START SELECTED PASSAGE

I think that excluding research in companies or universities without PhD
programs is much different than excluding EE/ECE professors who happen to be
at universities where the bureaucracy makes it difficult for them to have some
sort of "official" appointment in the CS department. It is also much more rare
that these entities publish in the top-tier conferences that csrankings
counts.

Note that it is not just professors who can advise CS PhD students, it is
professors who can SOLELY advise a student for a CS degree. It would help even
if EE professors who have co-advised CS PhDs at the same university were
allowed to be included.

------
LolWolf
Huh, not sure why Stephen Boyd is not included in the Stanford list, but John
Duchi is (if you’re reading this John, I’m only a little sorry! ;). He’s on
the top 10 highest citation count of all Stanford professors behind
essentially Hastie and Tibshirani (both of _Elements of Statistical Learning_
fame), and both of which I’m also surprised are not included, even though they
can all advise CS-only students.

END SELECTED PASSAGE
START SUPPLIED DATA

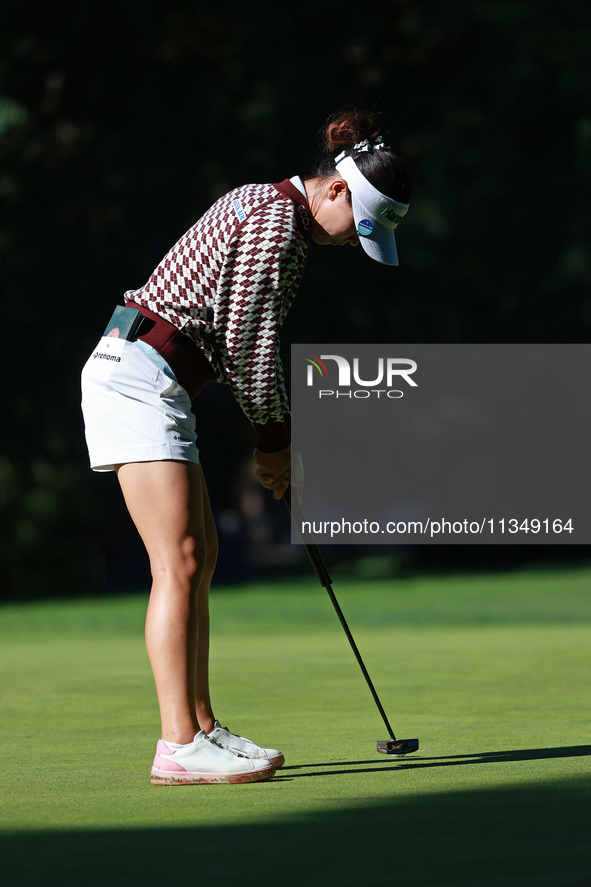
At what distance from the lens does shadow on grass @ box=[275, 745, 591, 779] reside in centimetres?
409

END SUPPLIED DATA
START SUPPLIED DATA

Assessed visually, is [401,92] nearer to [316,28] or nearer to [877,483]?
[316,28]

END SUPPLIED DATA
START SUPPLIED DATA

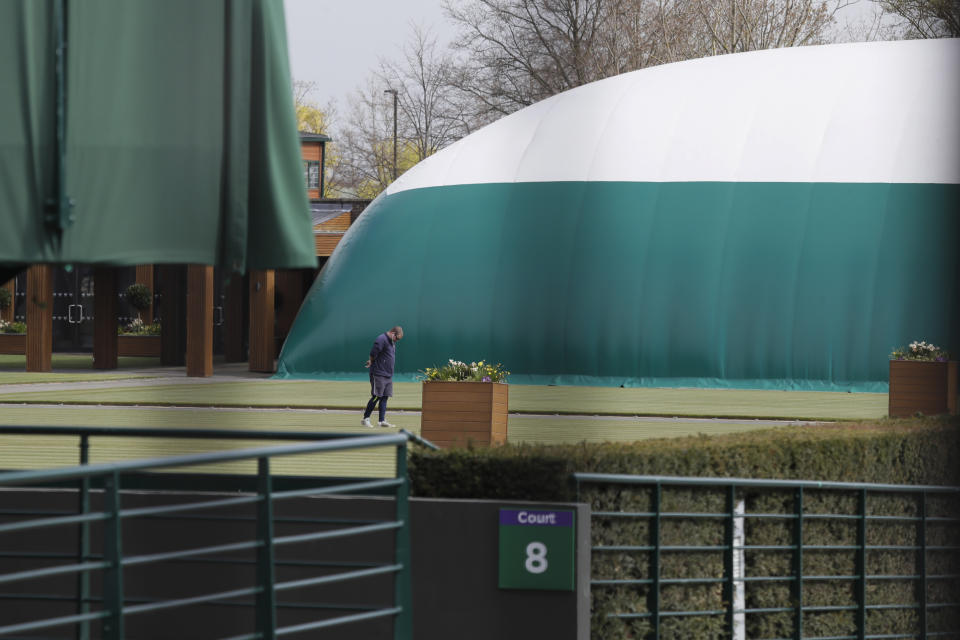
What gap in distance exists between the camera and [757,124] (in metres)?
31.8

END SUPPLIED DATA

TASK 1 | From the csrankings discussion, return the passage from "Note that it" to "advise CS-only students.".
TASK 2 |
Answer these questions using the csrankings discussion.
(a) According to the first comment, which group of EE professors would it help to include?
(b) Which Stanford professor does LolWolf say is included in the list?
(c) Which book are Hastie and Tibshirani both known for?
TASK 3 | Extend the forum discussion about csrankings and which professors it counts, starting after its last sentence.

TASK RESULT 1 |
Note that it is not just professors who can advise CS PhD students, it is
professors who can SOLELY advise a student for a CS degree. It would help even
if EE professors who have co-advised CS PhDs at the same university were
allowed to be included.

------
LolWolf
Huh, not sure why Stephen Boyd is not included in the Stanford list, but John
Duchi is (if you’re reading this John, I’m only a little sorry! ;). He’s on
the top 10 highest citation count of all Stanford professors behind
essentially Hastie and Tibshirani (both of _Elements of Statistical Learning_
fame), and both of which I’m also surprised are not included, even though they
can all advise CS-only students.

TASK RESULT 2 |
(a) EE professors who have co-advised CS PhDs at the same university.
(b) John Duchi.
(c) _Elements of Statistical Learning_.

TASK RESULT 3 |
This is a bit silly of course because Stanford has a full cross-department
policy, where the student’s department and their PhD advisors can be
_completely unrelated_. (I’m not exaggerating at all when I’m saying this, and
this policy also includes the Business and Medicine schools. There are EE
professors who have business school students even without a courtesy
appointment in the school of business. Similar things happen in the Medical
school, etc.)

I wonder how that (for Stanford and other schools) would change the rankings.